Viktor soffiò una risata e si voltò, guardandolo nel profondo degli occhi d’acquamarina, accarezzandogli col pollice la guancia pallida.
-Sono così fiero di te, angelo. Non puoi nemmeno immaginare quanto sia contento di vederti finalmente sorridere anche con gli occhi, non solo con le labbra. Ti avevo promesso che ce l’avremmo fatta, e vederti finalmente vincitore su te stesso non può che rendermi felice.- lo baciò a lungo, accarezzandogli i capelli corvini e Ylja si trovò perso e travolto da quel bacio, ma era così felice da sentirsi quasi male.
Finalmente stava trovando la sua fatidica seconda stella a destra, che gli voleva dare un motivo per stringere i denti e non lasciare vincere il maledetto Blocco, che li voleva tutti morti ma che non avrebbe più distrutto la Banda. Rise da solo, rise di cuore, come aveva disimparato a fare da tempo e strinse forte il corpo magro ma atletico di Viktor.
-Sono contento, Vik. Avevo perso le speranze, del tutto, mi ero adagiato su una vita d’inferno che mi aveva completamente sfigurato ma in qualche modo sono riuscito a uscirne e mi chiedo come ho fatto. Devo tutto a te e ai ragazzi, senza di voi non sarei mai riuscito a trovare abbastanza forza per dire basta.

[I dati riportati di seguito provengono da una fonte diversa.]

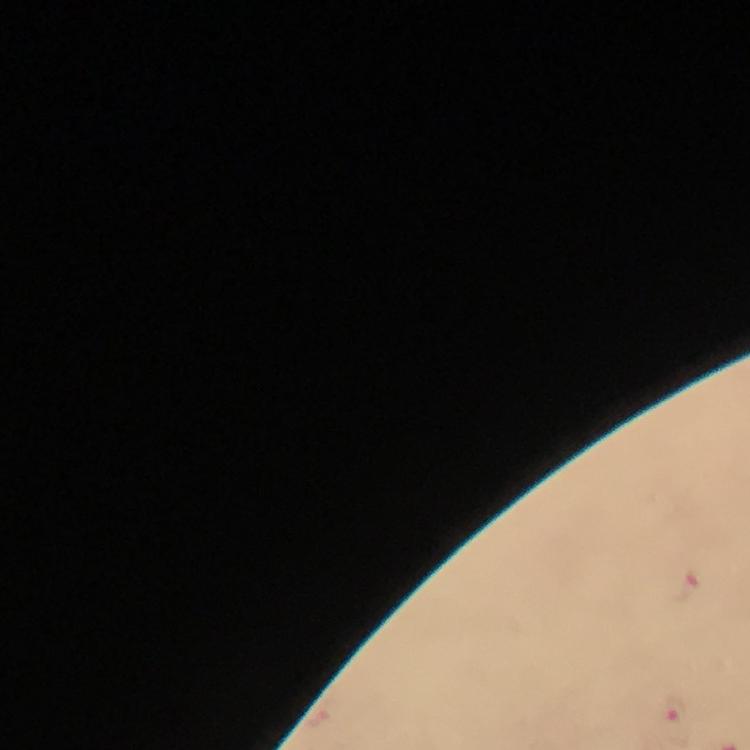
Approximate object centers, in pixels from the top-left corner. Plasmodium parasite locations: (x=684, y=586), (x=672, y=719). Giemsa stain. Cropped region of a single field of view. Immersion oil was used. Thick blood film. Photographed through the microscope with a smartphone camera. At 100x magnification. From a diagnostic examination for malaria. Image is 750×750 pixels.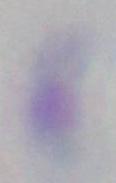 Photomicrograph. Toxoplasma gondii is shown. Captured at 1000x magnification.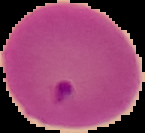
Summary:
  - Preparation: thin blood film
  - Malaria status: parasitized
  - Image size: 145×133 pixels
  - Image type: segmented cell region on a black backgroundGive the position of every Plasmodium parasite visible.
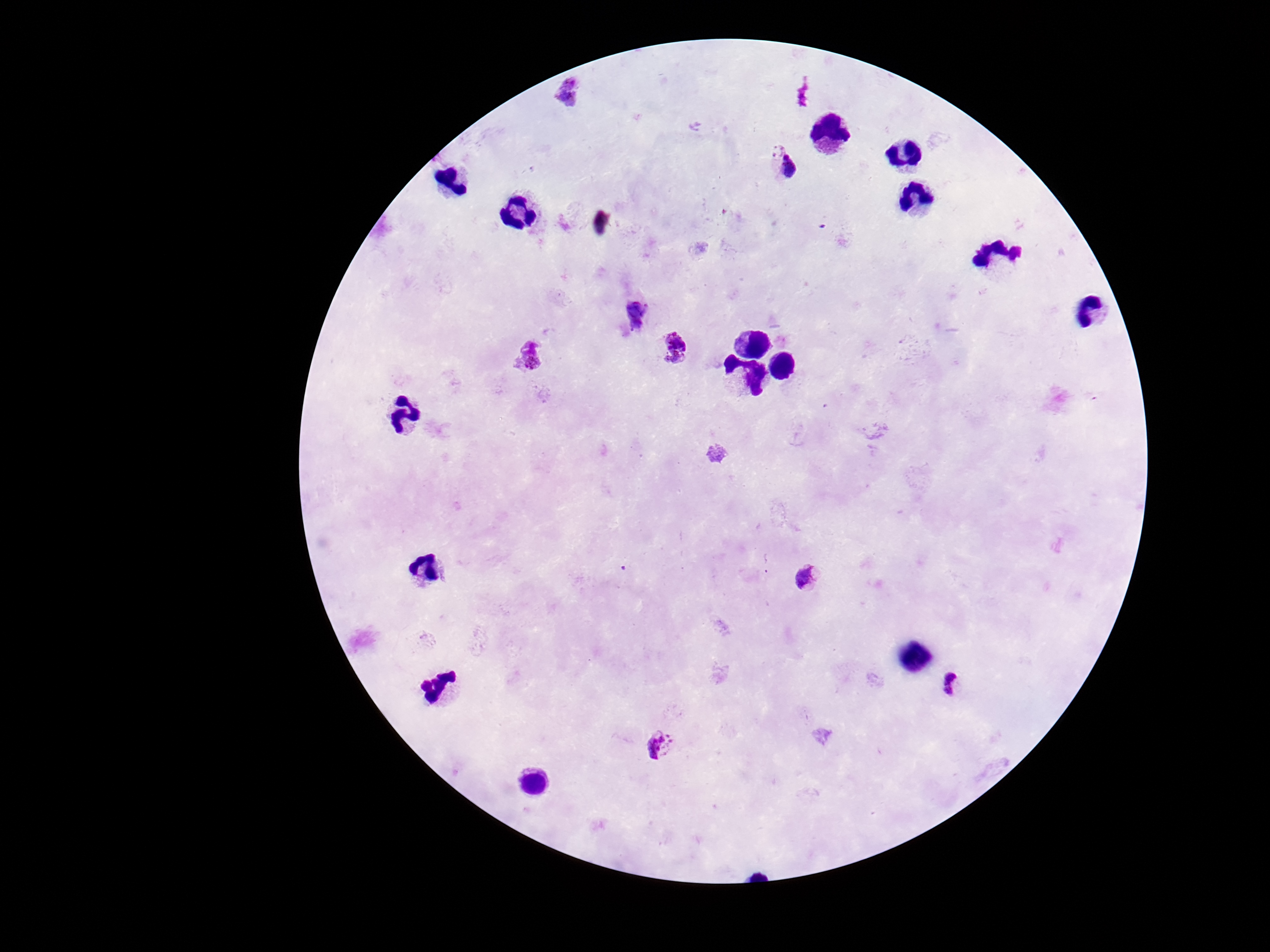
Approximate centers as {x, y} in pixels.
Plasmodium parasites: {566, 91}, {777, 149}, {786, 170}, {635, 314}, {676, 347}, {529, 360}, {811, 577}, {955, 688}, {661, 746}.

Summary:
  - Patient malaria status: positive
  - Stain: Giemsa
  - Field of view: single
  - Magnification: 100x
  - Image size: 1270×952 pixels
  - Capture: smartphone camera through the microscope eyepiece
  - Preparation: thick blood smear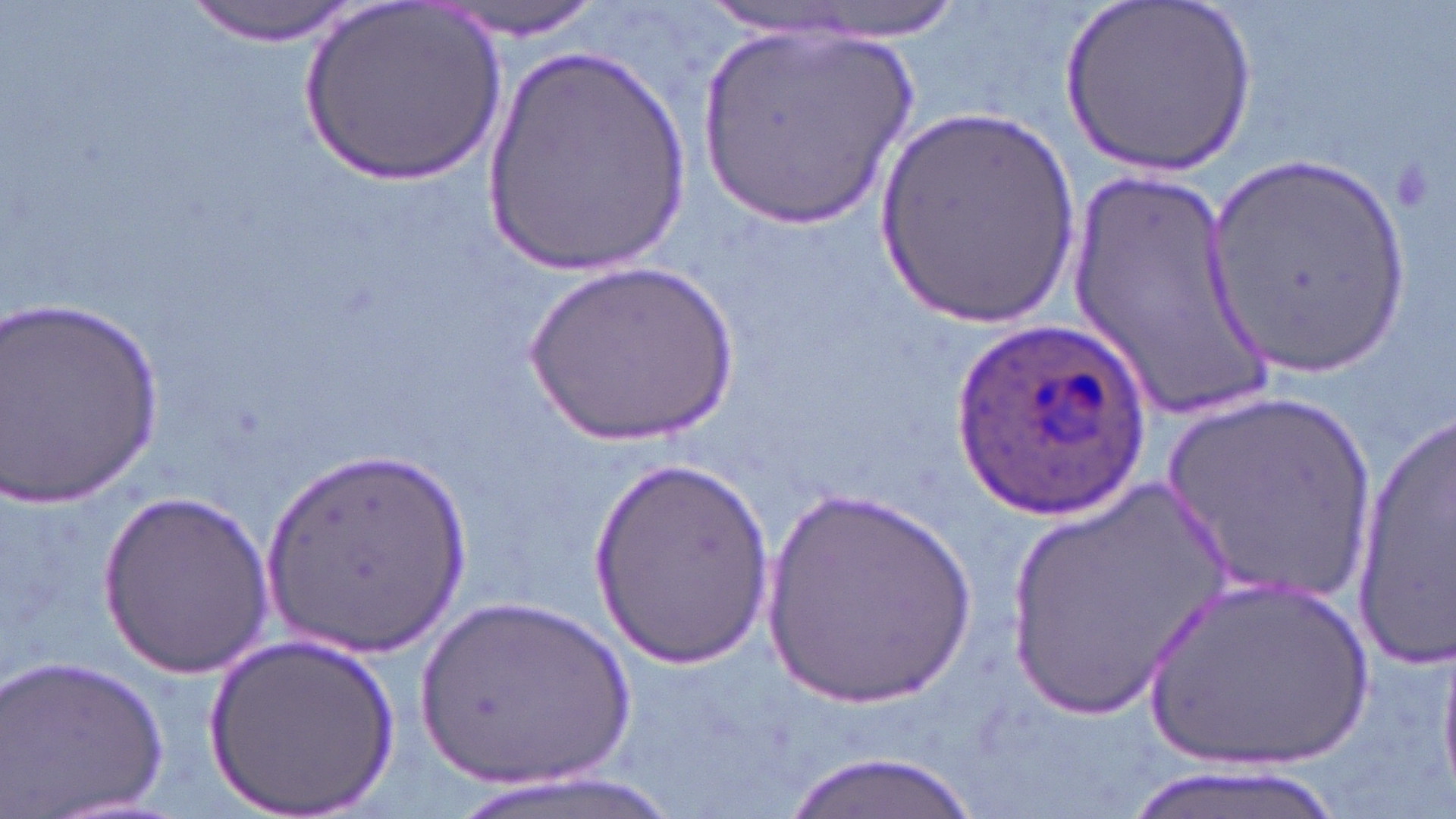
Summary:
  - Coordinate format: approximate bounding boxes as (x1,y1)-(x2,y2) corner pairs in pixels
  - Uninfected red blood cell locations: (184,0)-(360,44), (433,0)-(607,39), (1065,0)-(1260,173), (299,2)-(511,192), (692,21)-(928,237), (478,43)-(698,278), (872,105)-(1081,331), (1201,157)-(1417,379), (1067,173)-(1256,417), (524,264)-(742,452), (1,293)-(167,505), (1157,391)-(1379,612), (1351,402)-(1456,674), (260,448)-(476,658), (590,459)-(776,672), (999,480)-(1235,722), (756,484)-(985,717), (98,485)-(274,677), (1133,574)-(1385,778), (415,596)-(649,788), (203,634)-(406,817), (1439,649)-(1456,796), (3,653)-(169,815), (785,751)-(979,818), (1110,761)-(1356,819)
  - Plasmodium ovale-infected red blood cell locations: (950,319)-(1149,520)
  - Slide-level diagnosis: Plasmodium ovale
  - Image size: 1456×819 pixels
  - Preparation: thin blood film
  - Stain: May-Grünwald-Giemsa
  - Magnification: 1000x
  - Field of view: single
  - Modality: optical microscopyClassify this cell by malaria status.
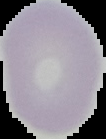

It is uninfected.

Image is 106×139 pixels. The area outside the segmented cell region is set to black. From a thin blood smear.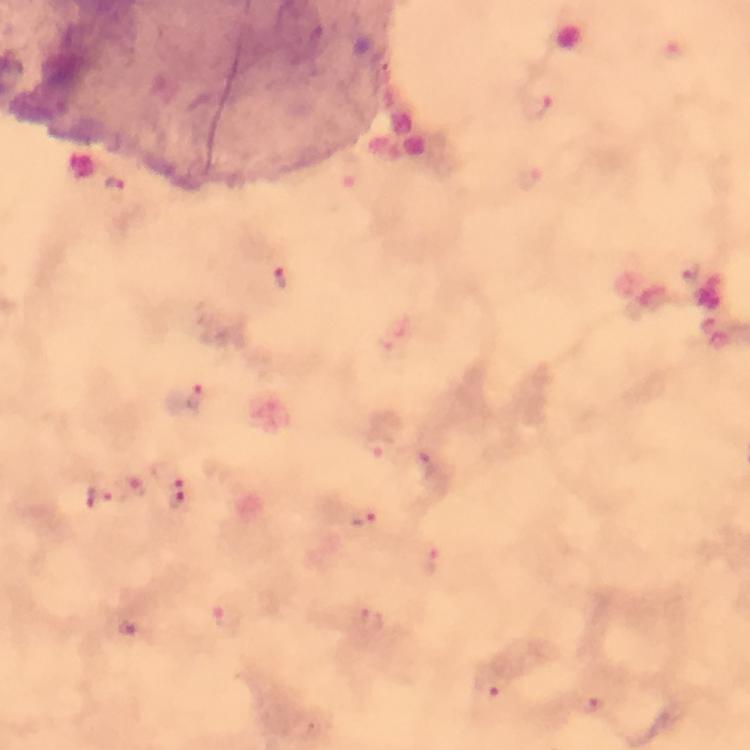

Approximate centers as [x, y] in pixels.
Summary:
  - Plasmodium parasite locations: [537, 107], [113, 187], [692, 272], [282, 280], [191, 398], [379, 445], [423, 459], [169, 475], [136, 488], [100, 497], [179, 499], [366, 516], [428, 559], [226, 617], [369, 620], [128, 629], [490, 685], [589, 705]
  - Immersion oil: applied
  - Stain: Giemsa
  - Cropped from: one field of view
  - Image size: 750×750 pixels
  - Magnification: 100x
  - Context: from a malaria diagnostic workup
  - Preparation: thick smear
  - Capture: smartphone photograph through a microscope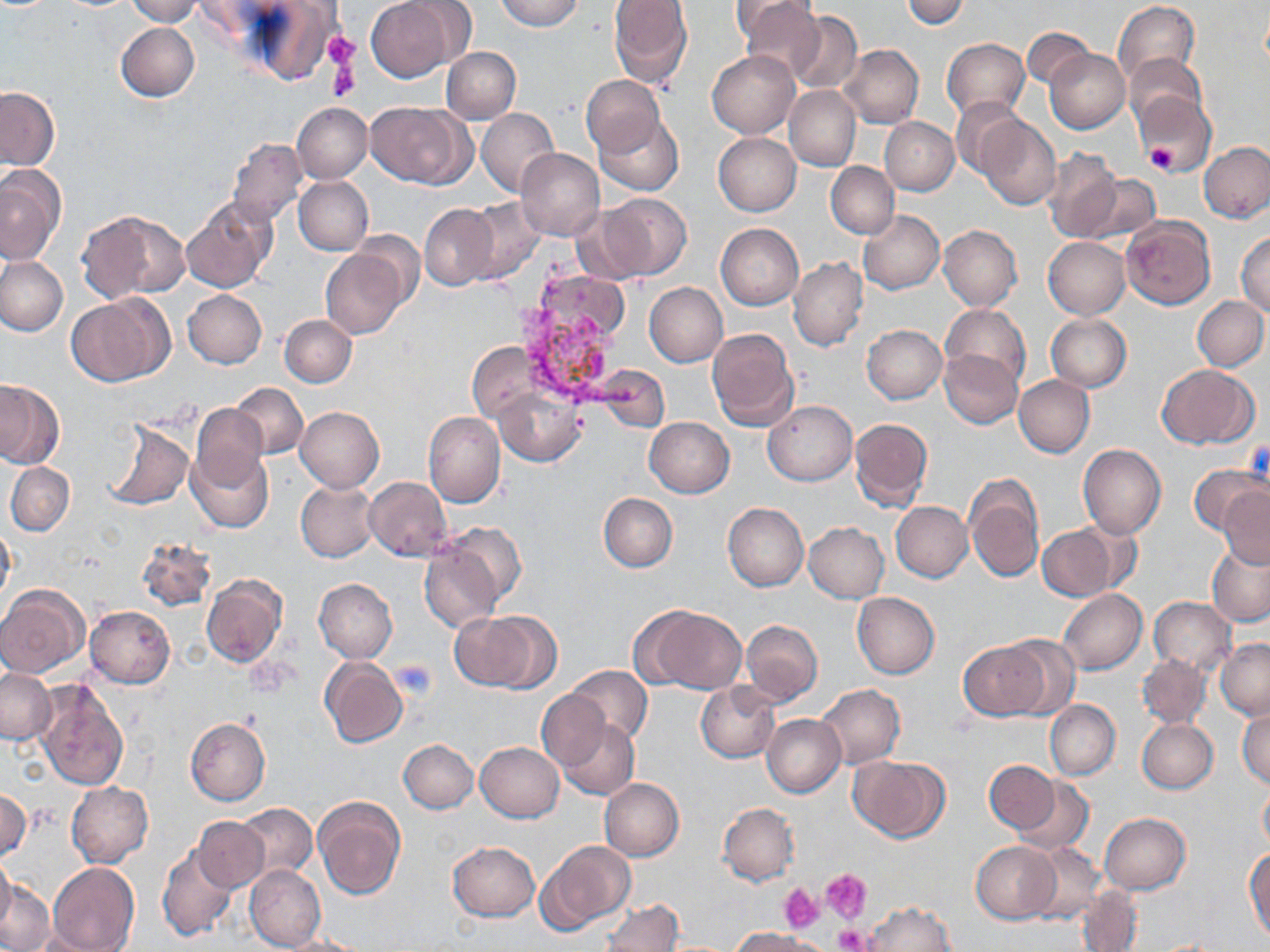

Summary:
  - Coordinate format: approximate bounding boxes as [x1, y1, x2, y2] in pixels
  - Platelet locations: [322, 32, 358, 70], [326, 52, 361, 102], [1146, 140, 1177, 175], [391, 661, 437, 699], [820, 869, 871, 923], [780, 883, 824, 933], [835, 925, 871, 952]
  - Uninfected red blood cell locations: [127, 0, 200, 26], [369, 0, 461, 81], [496, 0, 584, 31], [608, 0, 694, 88], [899, 0, 970, 29], [737, 1, 825, 82], [1113, 1, 1200, 86], [243, 2, 340, 86], [788, 9, 863, 94], [116, 22, 198, 101], [1021, 29, 1093, 89], [942, 37, 1029, 119], [839, 44, 924, 128], [441, 47, 520, 123], [1045, 49, 1129, 133], [707, 50, 798, 139], [1124, 54, 1206, 131], [581, 76, 664, 155], [784, 85, 861, 172], [0, 88, 58, 169], [1132, 92, 1215, 177], [952, 96, 1025, 178], [292, 102, 371, 183], [366, 102, 469, 188], [476, 107, 560, 197], [595, 115, 683, 197], [978, 116, 1060, 210], [880, 117, 958, 195], [714, 133, 801, 217], [226, 137, 307, 227], [1198, 141, 1270, 224], [516, 148, 605, 242], [1041, 150, 1123, 242], [826, 162, 899, 239], [830, 162, 928, 286], [0, 164, 66, 264], [1078, 172, 1161, 244], [294, 177, 373, 255], [598, 193, 692, 280], [182, 196, 277, 293], [464, 198, 547, 283], [420, 204, 500, 291], [858, 210, 944, 294], [79, 211, 189, 301], [1120, 215, 1215, 309], [715, 223, 804, 310], [938, 224, 1022, 311], [1236, 229, 1270, 316], [1042, 237, 1131, 318], [321, 248, 409, 339], [0, 256, 67, 335], [788, 257, 868, 351], [644, 282, 727, 366], [184, 290, 266, 368], [66, 294, 170, 386], [1193, 295, 1269, 371], [941, 304, 1030, 388], [1045, 314, 1131, 391], [279, 315, 356, 387], [862, 324, 947, 404], [707, 327, 799, 430], [469, 343, 537, 420], [938, 349, 1022, 428], [591, 362, 674, 434], [1158, 365, 1257, 448], [1013, 375, 1094, 458], [0, 378, 64, 468], [232, 382, 308, 459], [495, 387, 585, 467], [764, 401, 857, 485], [191, 403, 268, 488], [295, 406, 384, 494], [424, 412, 505, 508], [644, 416, 734, 497], [850, 418, 932, 510], [102, 419, 193, 511], [1079, 444, 1166, 539], [187, 447, 274, 532], [5, 462, 74, 536], [1189, 464, 1267, 536], [963, 473, 1044, 582], [364, 477, 452, 562], [296, 480, 379, 562], [1219, 488, 1270, 569], [599, 493, 677, 572], [723, 502, 808, 591], [891, 502, 972, 582], [0, 521, 14, 609], [444, 521, 524, 603], [804, 522, 888, 602], [1038, 524, 1120, 602], [136, 536, 215, 612], [419, 539, 506, 632], [1207, 542, 1270, 627], [201, 575, 287, 669], [314, 578, 397, 663], [0, 587, 87, 677], [1058, 589, 1147, 674], [852, 592, 939, 679], [1149, 597, 1235, 672], [86, 606, 175, 688], [639, 606, 748, 695], [463, 610, 561, 695], [740, 620, 823, 706], [1002, 637, 1079, 716], [1217, 639, 1270, 719], [959, 641, 1048, 720], [1137, 654, 1210, 728], [319, 657, 407, 748], [564, 665, 652, 745], [1, 668, 55, 744], [36, 679, 129, 789], [695, 682, 781, 762], [818, 684, 905, 767], [536, 689, 612, 770], [1044, 700, 1120, 779], [1238, 703, 1270, 790], [761, 714, 846, 797], [185, 717, 270, 805], [557, 719, 641, 801], [1137, 719, 1219, 793], [398, 739, 478, 813], [475, 742, 563, 822], [849, 756, 948, 842], [986, 760, 1059, 834], [1011, 776, 1094, 854], [598, 778, 684, 861], [1257, 778, 1270, 854], [67, 781, 153, 868], [0, 790, 30, 862], [314, 796, 405, 900], [234, 803, 317, 880], [718, 803, 798, 885], [1101, 813, 1190, 894], [194, 816, 270, 890], [538, 841, 635, 931], [971, 841, 1061, 923], [448, 842, 540, 922], [157, 844, 238, 942], [1028, 844, 1105, 925], [1245, 850, 1270, 942], [0, 855, 15, 933], [47, 863, 139, 952], [244, 865, 325, 951], [0, 880, 54, 952], [1076, 889, 1142, 951], [601, 900, 682, 952], [865, 901, 956, 952], [732, 927, 826, 951], [22, 928, 112, 951], [276, 934, 363, 952]
  - Slide-level diagnosis: Plasmodium vivax
  - Image size: 1270×952 pixels
  - Modality: light microscopy
  - Preparation: thin blood smear
  - Field of view: one of a larger specimen
  - Stain: May-Grünwald-Giemsa
  - Magnification: 1000x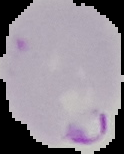
Summary:
  - Image size: 124×154 pixels
  - Preparation: thin blood smear
  - Image type: cell region segmented out of the field of view; surrounding area masked to black
  - Result: Plasmodium parasites identified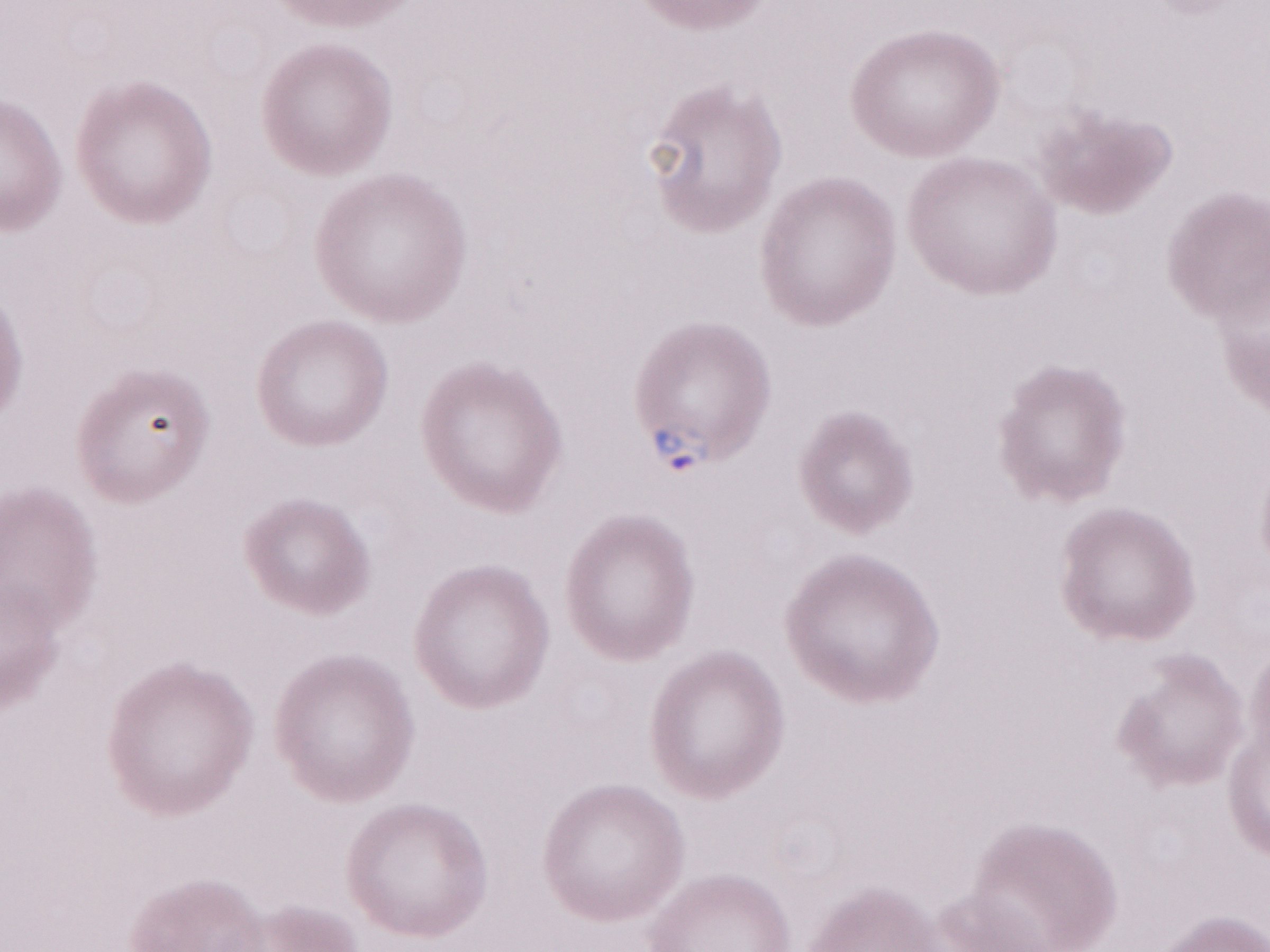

I due ragazzi si sorrisero e si misero a sedere sul letto, accendendosi altre sigarette e infilandosele in bocca a vicenda, sorrisi felici sui volti sfruttati, gli occhi ancora disturbati dai fantasmi del passato ed espressioni calde sui visi bruciati da una vita che non aspetta nessuno. Erano belli, Ylja e Viktor, belli di una bellezza rovinata ma coraggiosa, una bellezza che si era fatta largo tra le brutture della periferia di Ekaterimburg, una bellezza che aveva resistito a qualunque urto e che era stata in grado di fortificarsi abbastanza per arrivare sino a lì, a quel punto, tra orrore e devastazione. Avevano lottato duramente entrambi, per un amore che molti avrebbero condannato, ma eccoli lì, vincitori, insieme contro il mondo, pronti a sacrificarsi per stare insieme contro qualunque imprevisto.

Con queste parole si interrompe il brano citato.